Sir Viv Richards, a batting giant of a later generation, shared the concern. "Anyone who has supported West Indies cricket over the years certainly would be feeling a little bit sad," he said. "If what we are seeing is the best we can do, we are in a lot of trouble.

"We are in deep turmoil, team-wise, and we're not seeing any inspiring performances to warrant taking Lara's stripes away from him," he added.

The West Indies batting collapse on Monday, while extreme, was not surprising. They have been dismissed for less than 200 a dozen times in their last 26 Test innings and have totalled more than 300 only three times.
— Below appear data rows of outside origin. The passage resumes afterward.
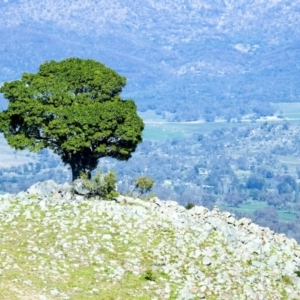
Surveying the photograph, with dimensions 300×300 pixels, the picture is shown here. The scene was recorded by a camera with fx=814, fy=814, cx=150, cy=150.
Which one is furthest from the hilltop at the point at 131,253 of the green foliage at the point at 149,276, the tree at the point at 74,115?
the tree at the point at 74,115

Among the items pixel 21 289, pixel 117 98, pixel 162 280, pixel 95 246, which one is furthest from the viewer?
pixel 117 98

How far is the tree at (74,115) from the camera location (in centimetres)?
4278

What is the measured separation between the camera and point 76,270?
3011 centimetres

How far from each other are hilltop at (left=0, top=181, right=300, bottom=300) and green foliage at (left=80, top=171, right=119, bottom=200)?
3.72ft

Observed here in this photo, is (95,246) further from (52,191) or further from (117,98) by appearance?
(117,98)

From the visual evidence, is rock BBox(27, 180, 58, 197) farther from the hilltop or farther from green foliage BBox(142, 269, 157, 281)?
green foliage BBox(142, 269, 157, 281)

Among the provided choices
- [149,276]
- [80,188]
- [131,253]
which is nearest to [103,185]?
[80,188]

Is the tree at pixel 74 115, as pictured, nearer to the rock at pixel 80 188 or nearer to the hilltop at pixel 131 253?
the rock at pixel 80 188

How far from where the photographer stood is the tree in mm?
42781

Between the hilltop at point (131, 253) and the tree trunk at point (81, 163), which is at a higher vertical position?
the tree trunk at point (81, 163)

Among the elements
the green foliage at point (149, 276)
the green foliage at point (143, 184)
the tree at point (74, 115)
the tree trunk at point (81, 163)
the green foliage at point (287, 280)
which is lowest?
the green foliage at point (287, 280)

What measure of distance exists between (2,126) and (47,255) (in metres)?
15.7

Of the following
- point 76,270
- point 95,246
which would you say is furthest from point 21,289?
point 95,246

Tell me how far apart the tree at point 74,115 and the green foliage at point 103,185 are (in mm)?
3542
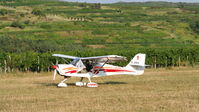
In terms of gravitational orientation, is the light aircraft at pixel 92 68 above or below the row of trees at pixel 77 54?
above

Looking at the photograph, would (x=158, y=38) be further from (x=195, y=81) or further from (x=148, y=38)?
(x=195, y=81)

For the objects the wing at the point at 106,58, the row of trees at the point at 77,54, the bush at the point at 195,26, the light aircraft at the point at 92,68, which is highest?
the wing at the point at 106,58

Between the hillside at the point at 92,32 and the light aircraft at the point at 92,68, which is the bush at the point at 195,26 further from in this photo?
the light aircraft at the point at 92,68

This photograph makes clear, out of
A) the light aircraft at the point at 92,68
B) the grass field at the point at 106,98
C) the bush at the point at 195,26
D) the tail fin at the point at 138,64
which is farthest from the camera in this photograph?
the bush at the point at 195,26

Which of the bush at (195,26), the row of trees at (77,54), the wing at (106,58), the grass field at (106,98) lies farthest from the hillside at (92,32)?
the grass field at (106,98)

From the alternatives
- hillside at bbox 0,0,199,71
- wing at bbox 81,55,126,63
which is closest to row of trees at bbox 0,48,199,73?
hillside at bbox 0,0,199,71

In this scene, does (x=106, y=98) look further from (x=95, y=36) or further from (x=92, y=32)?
(x=92, y=32)

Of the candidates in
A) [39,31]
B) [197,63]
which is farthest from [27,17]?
[197,63]

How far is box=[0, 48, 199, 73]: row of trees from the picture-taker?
133 feet

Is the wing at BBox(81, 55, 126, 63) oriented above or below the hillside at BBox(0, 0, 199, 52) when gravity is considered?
above

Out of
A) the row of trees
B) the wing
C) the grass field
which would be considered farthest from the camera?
the row of trees

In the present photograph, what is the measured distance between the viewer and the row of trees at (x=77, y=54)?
133ft

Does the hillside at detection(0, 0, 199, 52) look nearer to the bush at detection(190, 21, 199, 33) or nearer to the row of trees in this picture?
the bush at detection(190, 21, 199, 33)

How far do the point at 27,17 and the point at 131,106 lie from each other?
8678cm
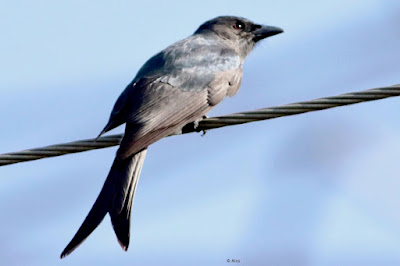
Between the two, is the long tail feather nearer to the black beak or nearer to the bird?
the bird

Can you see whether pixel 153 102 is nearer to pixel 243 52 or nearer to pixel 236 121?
pixel 236 121

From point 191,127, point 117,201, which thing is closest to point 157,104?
point 191,127

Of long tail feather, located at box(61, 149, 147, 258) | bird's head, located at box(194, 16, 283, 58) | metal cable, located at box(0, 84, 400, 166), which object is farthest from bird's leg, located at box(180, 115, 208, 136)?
bird's head, located at box(194, 16, 283, 58)

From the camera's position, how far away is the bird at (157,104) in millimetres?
5824

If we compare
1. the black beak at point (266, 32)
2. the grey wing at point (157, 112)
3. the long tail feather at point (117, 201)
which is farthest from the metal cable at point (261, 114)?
the black beak at point (266, 32)

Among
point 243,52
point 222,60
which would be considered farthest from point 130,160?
point 243,52

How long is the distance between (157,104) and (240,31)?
101 inches

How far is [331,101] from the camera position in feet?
16.0

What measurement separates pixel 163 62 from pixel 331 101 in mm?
2450

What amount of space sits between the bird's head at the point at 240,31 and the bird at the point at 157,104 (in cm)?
42

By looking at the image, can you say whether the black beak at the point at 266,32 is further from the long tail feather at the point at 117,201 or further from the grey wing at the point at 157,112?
the long tail feather at the point at 117,201

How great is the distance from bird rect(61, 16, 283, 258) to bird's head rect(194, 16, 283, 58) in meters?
0.42

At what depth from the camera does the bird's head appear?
8.39 meters

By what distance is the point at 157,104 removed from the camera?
20.4 feet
In the 17 domestic Busta Cup matches this season, there were more totals of less than 200 than more.

Only now is the Board putting in place specialised development programmes throughout the region.

Weekes is not despondent about the long-term future. He is in charge of a group of under-13s in Barbados where he has identified "lots of genuine talent and genuine interest".

"These little fellows are as keen as mustard and learn fast," he said. "What we're doing in trying to instil in them the basics and the discipline that it needed for when they move on up the age-groups to first-class and, eventually, Test level. Those are two areas that are lacking in the present team."

But there is no quick fix to the current crisis. The next three Tests against Australia are going to be tough to take if you happen to be West Indian.

The West Indies vice-captain, Carl Hooper, said yesterday he may make himself available for the third Test against Australia, pending the latest medical results on his sick baby. Hooper's son is being treated in Adelaide for an undisclosed medical condition. "If all goes well... I'll be back," he said.